[[ SOURCE DATA, beginning ]]

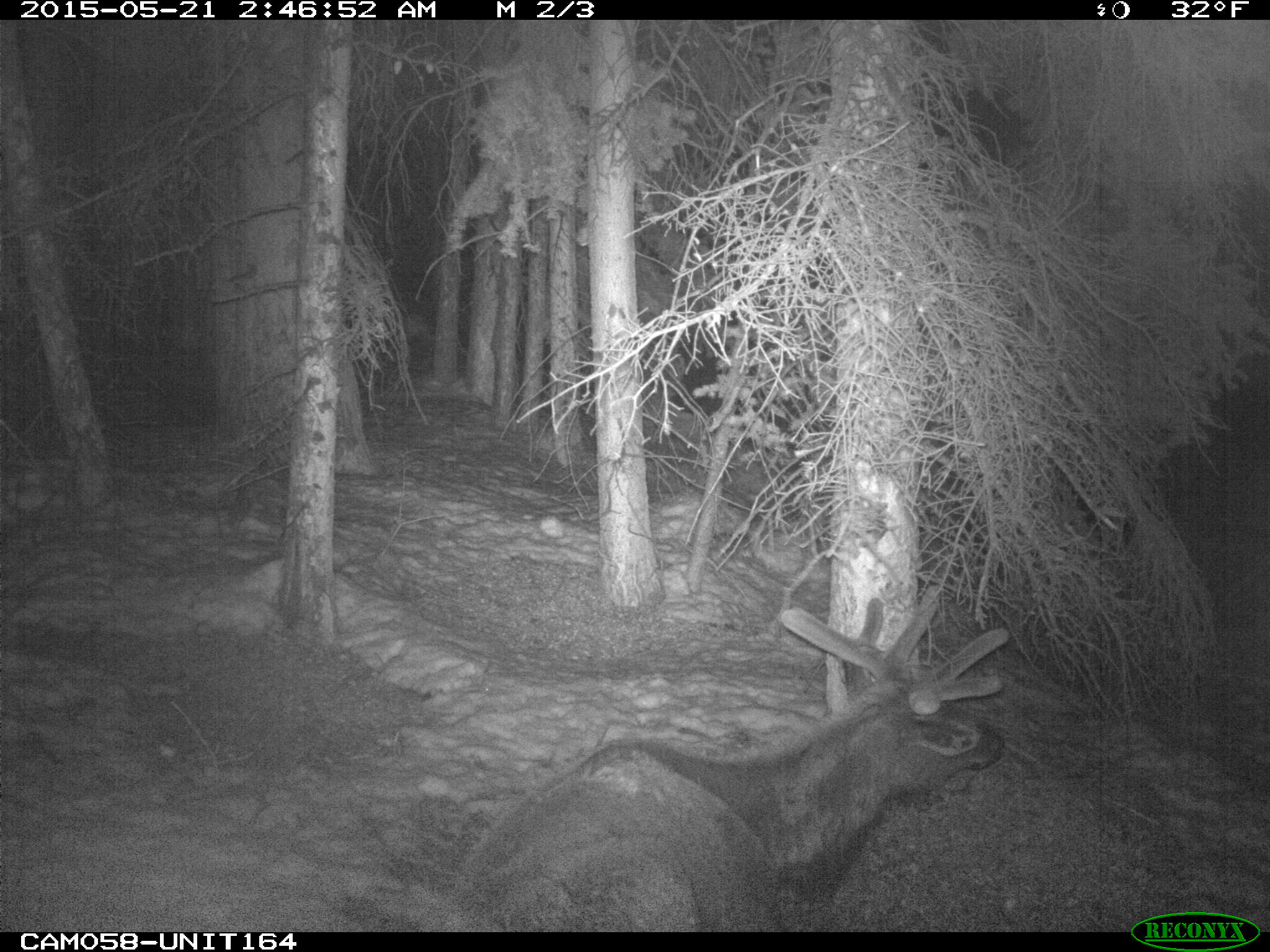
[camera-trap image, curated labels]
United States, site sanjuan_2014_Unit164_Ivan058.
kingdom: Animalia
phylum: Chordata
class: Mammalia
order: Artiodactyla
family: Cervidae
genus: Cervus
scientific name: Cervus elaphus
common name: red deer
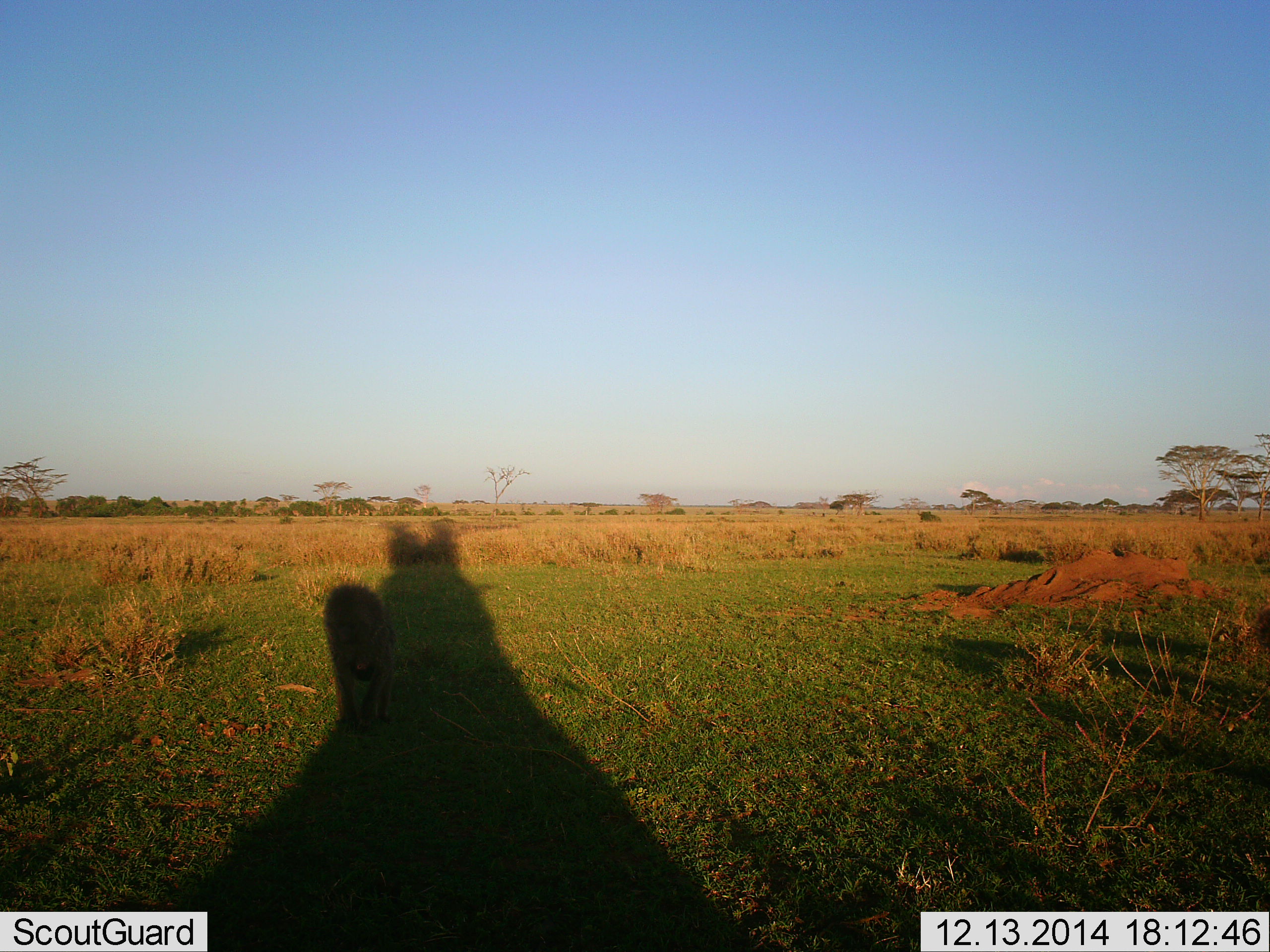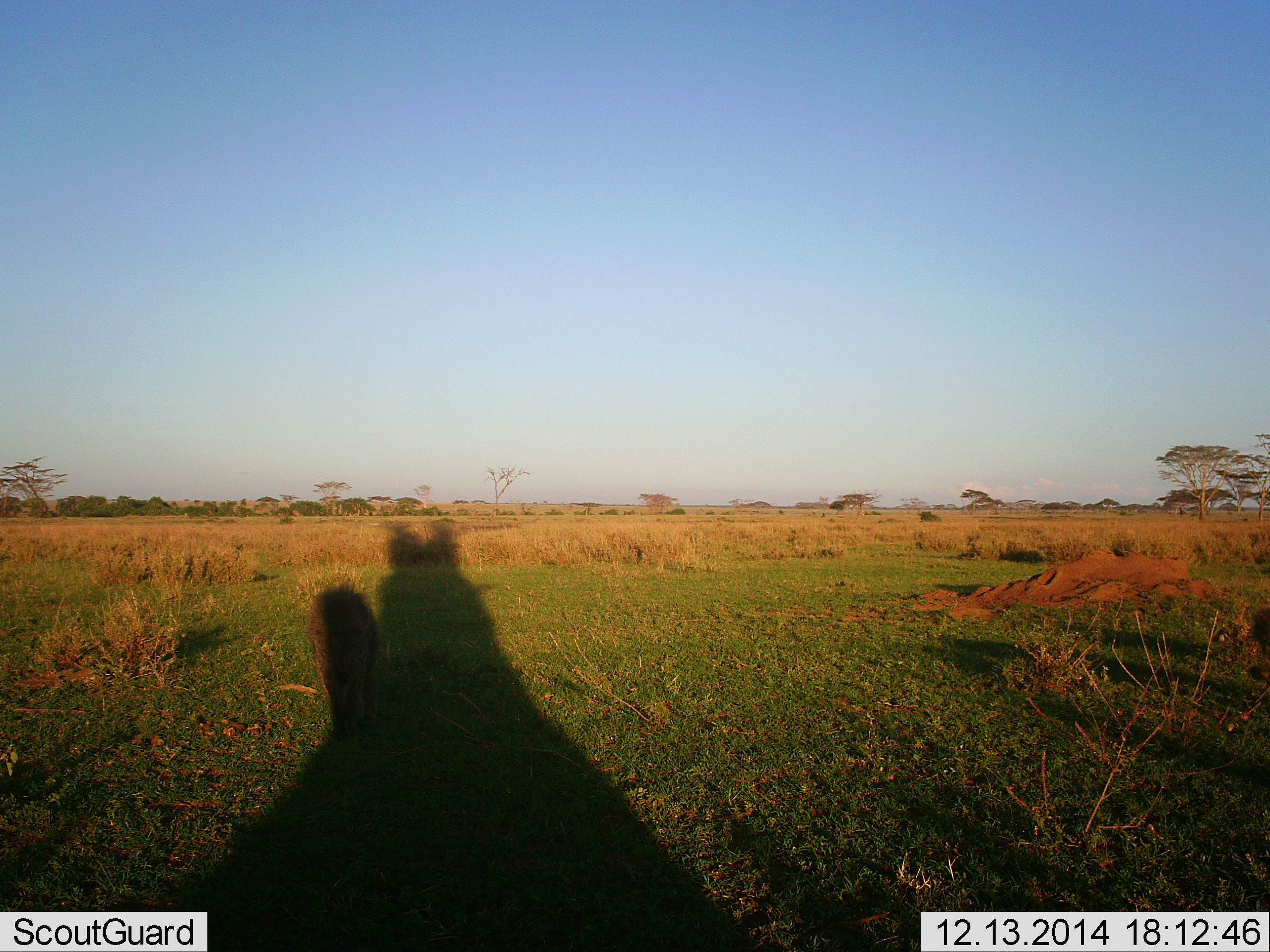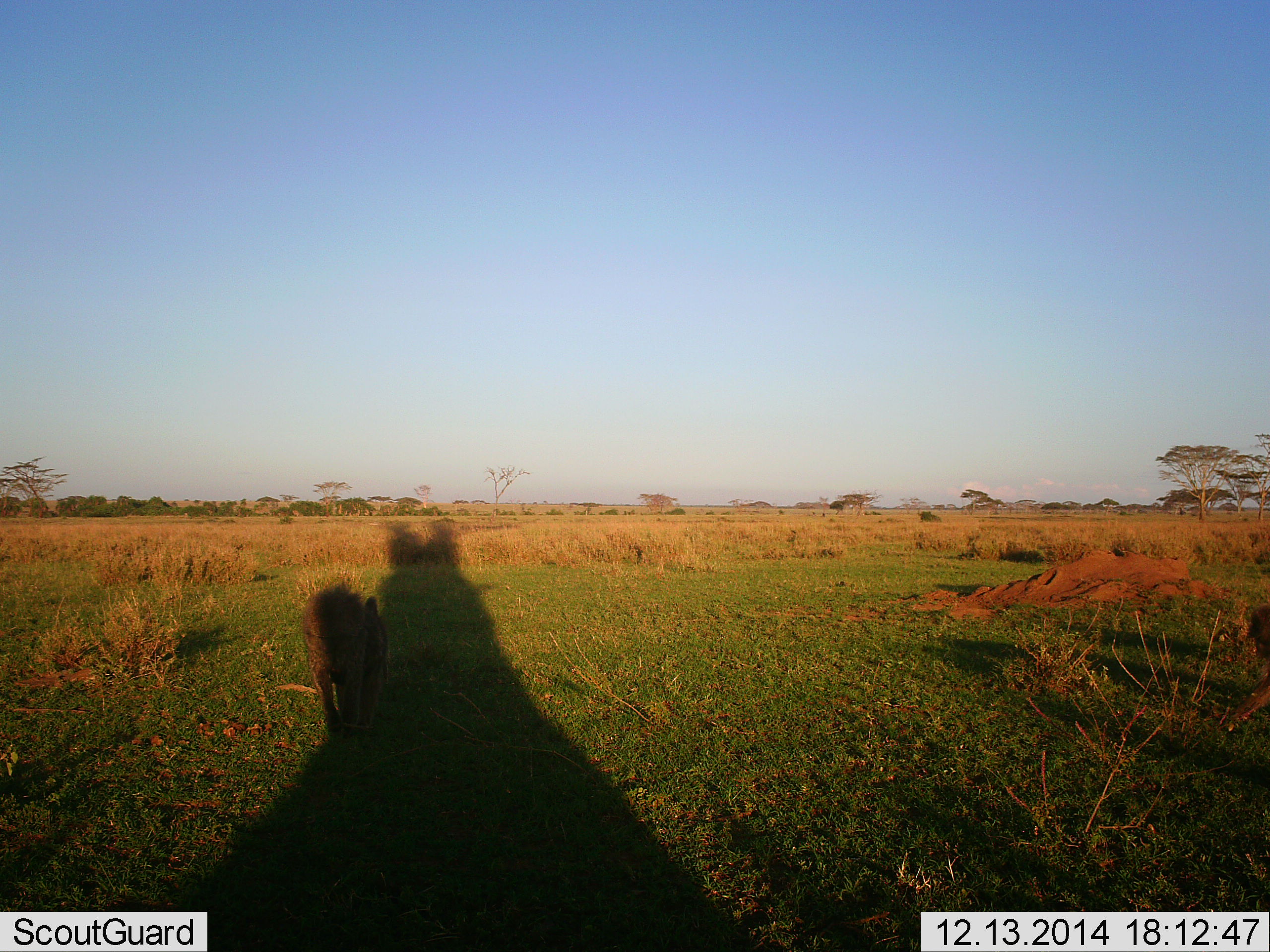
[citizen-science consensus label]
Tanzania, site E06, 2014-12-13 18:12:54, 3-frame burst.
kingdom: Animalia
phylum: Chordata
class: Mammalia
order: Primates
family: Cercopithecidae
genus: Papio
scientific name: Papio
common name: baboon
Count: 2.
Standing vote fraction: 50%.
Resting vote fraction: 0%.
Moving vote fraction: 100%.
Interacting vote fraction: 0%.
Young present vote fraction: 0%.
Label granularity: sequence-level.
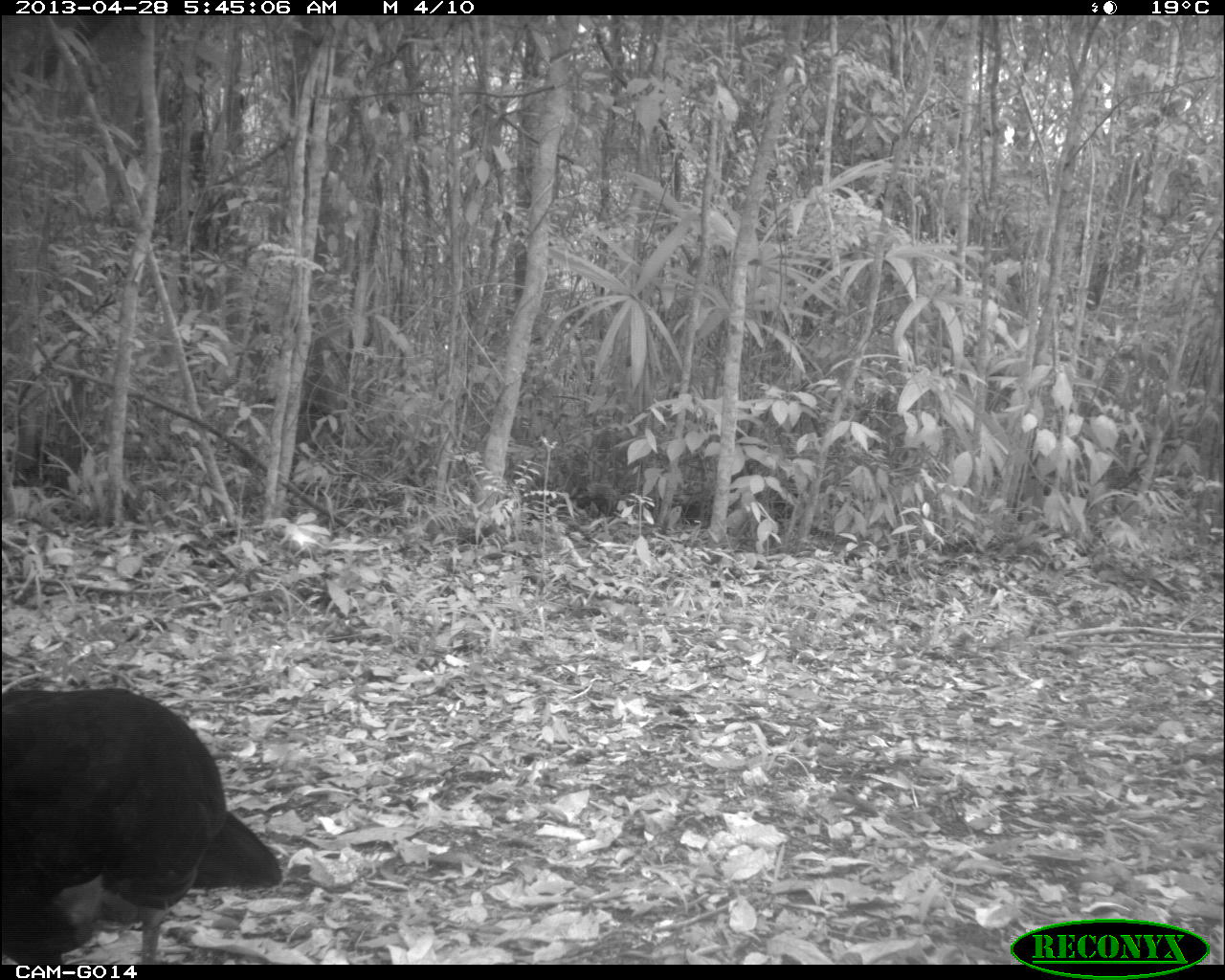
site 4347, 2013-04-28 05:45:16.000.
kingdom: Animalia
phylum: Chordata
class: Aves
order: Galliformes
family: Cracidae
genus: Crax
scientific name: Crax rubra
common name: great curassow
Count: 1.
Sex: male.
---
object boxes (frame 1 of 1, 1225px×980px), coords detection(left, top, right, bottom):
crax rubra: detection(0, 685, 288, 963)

[[ SOURCE DATA, end ]]

WHAT TO DO —
Return all the records exactly, excluding images.

ANSWER TO THIS TASK —
[camera-trap image, curated labels]
United States, site sanjuan_2014_Unit164_Ivan058.
kingdom: Animalia
phylum: Chordata
class: Mammalia
order: Artiodactyla
family: Cervidae
genus: Cervus
scientific name: Cervus elaphus
common name: red deer
[citizen-science consensus label]
Tanzania, site E06, 2014-12-13 18:12:54, 3-frame burst.
kingdom: Animalia
phylum: Chordata
class: Mammalia
order: Primates
family: Cercopithecidae
genus: Papio
scientific name: Papio
common name: baboon
Count: 2.
Standing vote fraction: 50%.
Resting vote fraction: 0%.
Moving vote fraction: 100%.
Interacting vote fraction: 0%.
Young present vote fraction: 0%.
Label granularity: sequence-level.
site 4347, 2013-04-28 05:45:16.000.
kingdom: Animalia
phylum: Chordata
class: Aves
order: Galliformes
family: Cracidae
genus: Crax
scientific name: Crax rubra
common name: great curassow
Count: 1.
Sex: male.
---
object boxes (frame 1 of 1, 1225px×980px), coords detection(left, top, right, bottom):
crax rubra: detection(0, 685, 288, 963)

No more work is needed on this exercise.